Daisy is a Arizona girl with no snow experience  Im jealous because I cant get a good snow pic for the December calendar shot!


----------



## lgnutah (Feb 26, 2007)

Augustus McCrae's Mom said:


> Just wondering if there were any others out there whose dogs HADN'T gotten to play in the snow? I am totally jealous of all the pictures of happy dogs running around with snow all over their face, especially since it was 78 here today!

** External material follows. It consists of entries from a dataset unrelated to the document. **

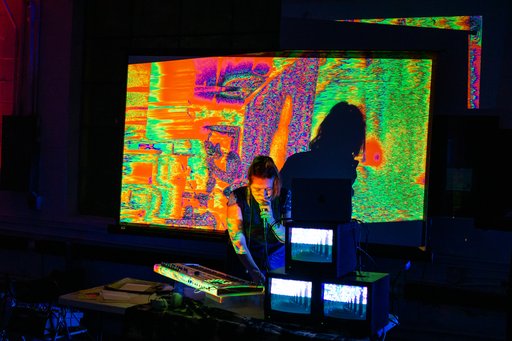 anna oxygen with colorful visuals and three CRT screens stacked on the table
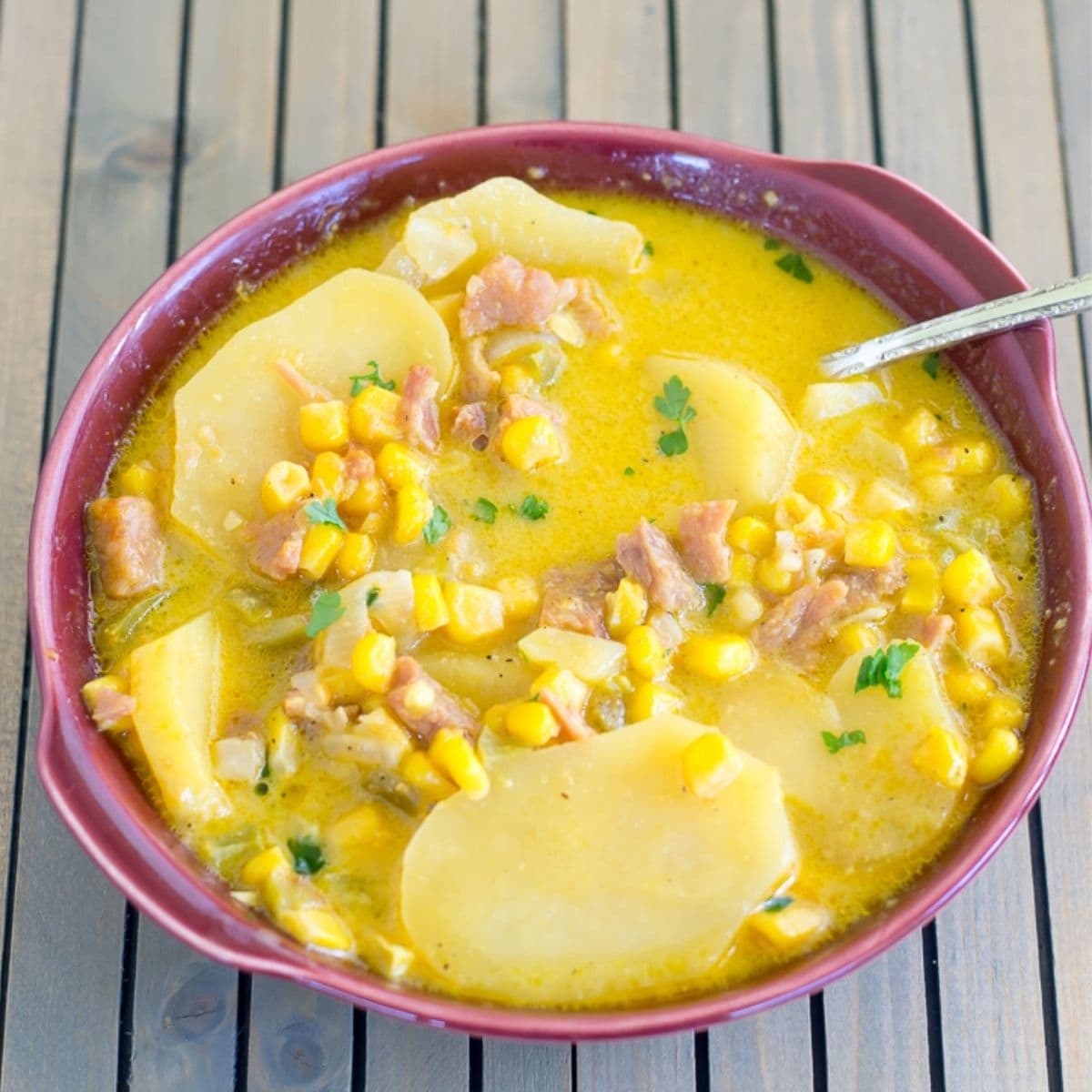 A brown bowl with a serving of cheesy ham and potato soup.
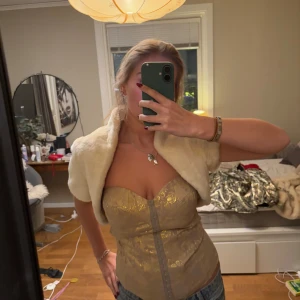 Vit fluffig bolero  - Säljer en elegant vit päls bolero från Coast. Västen har en mjuk och lyxig känsla, perfekt för att ge en stilfull touch till din outfit. Den är fodrad med ett glansigt material som ger extra komfort. Super fin till fest och att matcha med min fina korsett topp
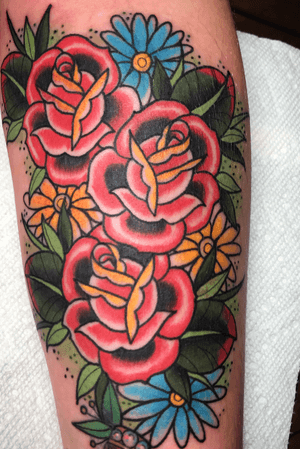 Traditional roses and flowers on forearm 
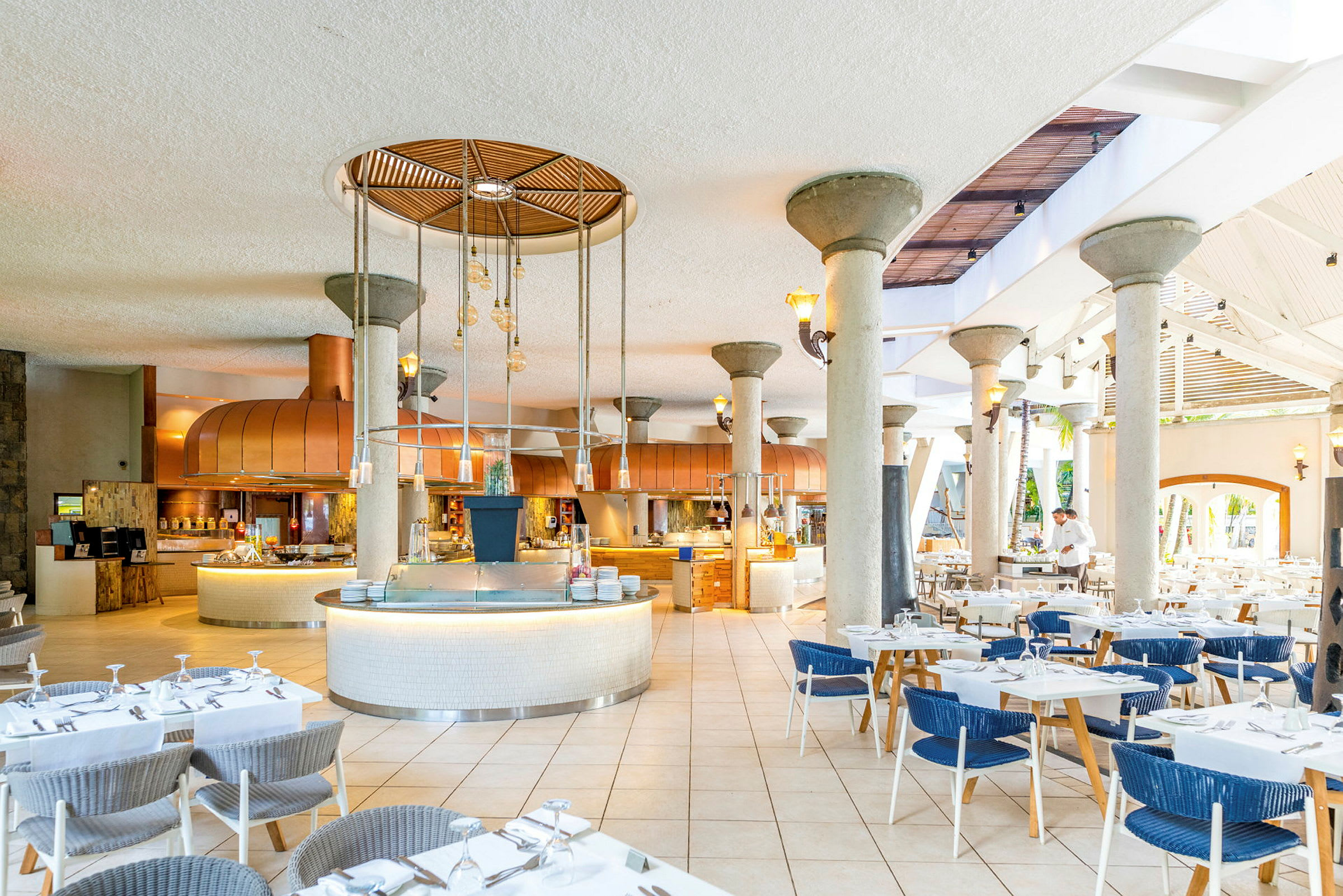 Ravintola, jossa on pöytiä ja tuoleja, keskellä sijaitseva tarjoilualue ja kattokoristeita. (Tekoälyn luoma teksti)
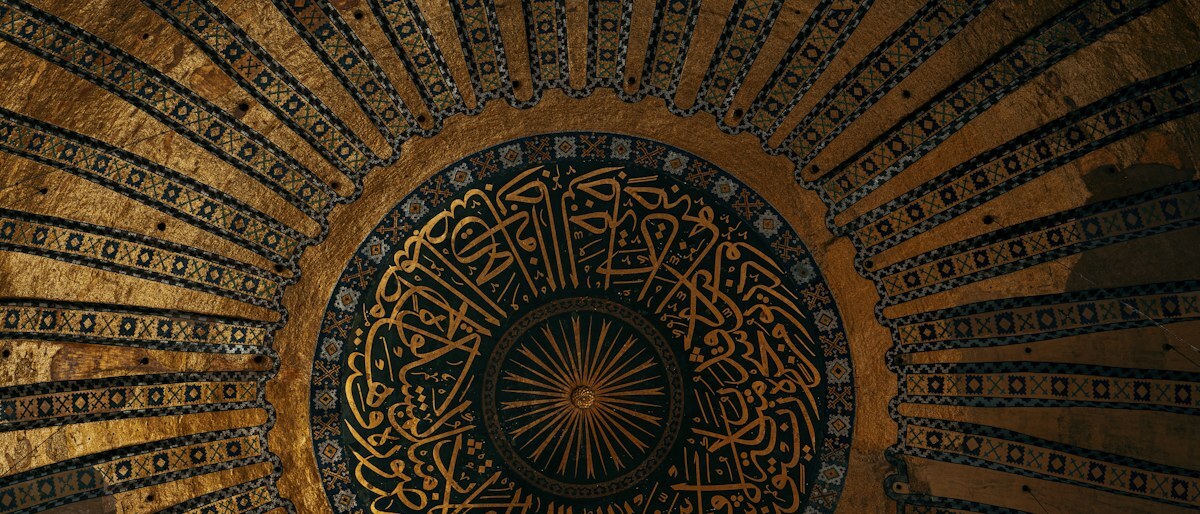 Gold Arabic calligraphy radiating across a circular ceiling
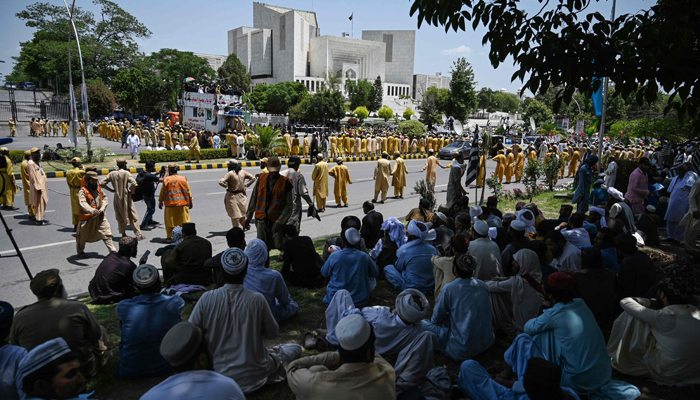 In this picture taken on May 15, 2023, supporters (foreground) of Pakistans ruling alliance gather outside the Supreme Court in Islamabad. — AFP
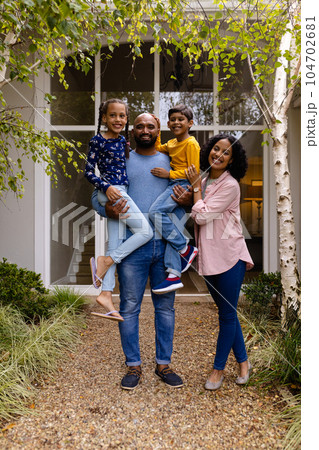 Portrait of happy biracial parents holding son and daughter in garden outside house, copy space 104702681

I'm in the upstate of SC near Clemson University. How far away are you? This weather is too weird!
Brooks will see snow if we take him with us to Omaha at the end of Dec to see my husband's mother.


----------



## Jemma's Mum (Feb 26, 2007)

Snow in the sub-tropics! I'd like to see that!


----------



## BeauShel (May 20, 2007)

Beau-yes at least 2 feet of snow in Iowa
Shelby little light dusting at 1/2 inch in NC
Bamabear -none


----------



## Augustus McCrae's Mom (Aug 14, 2007)

lgnutah said:


> I'm in the upstate of SC near Clemson University. How far away are you? This weather is too weird!
> Brooks will see snow if we take him with us to Omaha at the end of Dec to see my husband's mother.


 
I actually graduated from Clemson a couple of years ago. I live in Williamston, which is about 25 minutes from Clemson. Where are you? 

This weather is driving me nuts! Me and Gus couldn't sleep last night, it was so warm in the house. We had all the windows open and the back door open...I refuse to turn on the A/C in the middle of December! I actually took my sleeping pad and sleeping bag and laid outside with him till about 1:30 this morning.


----------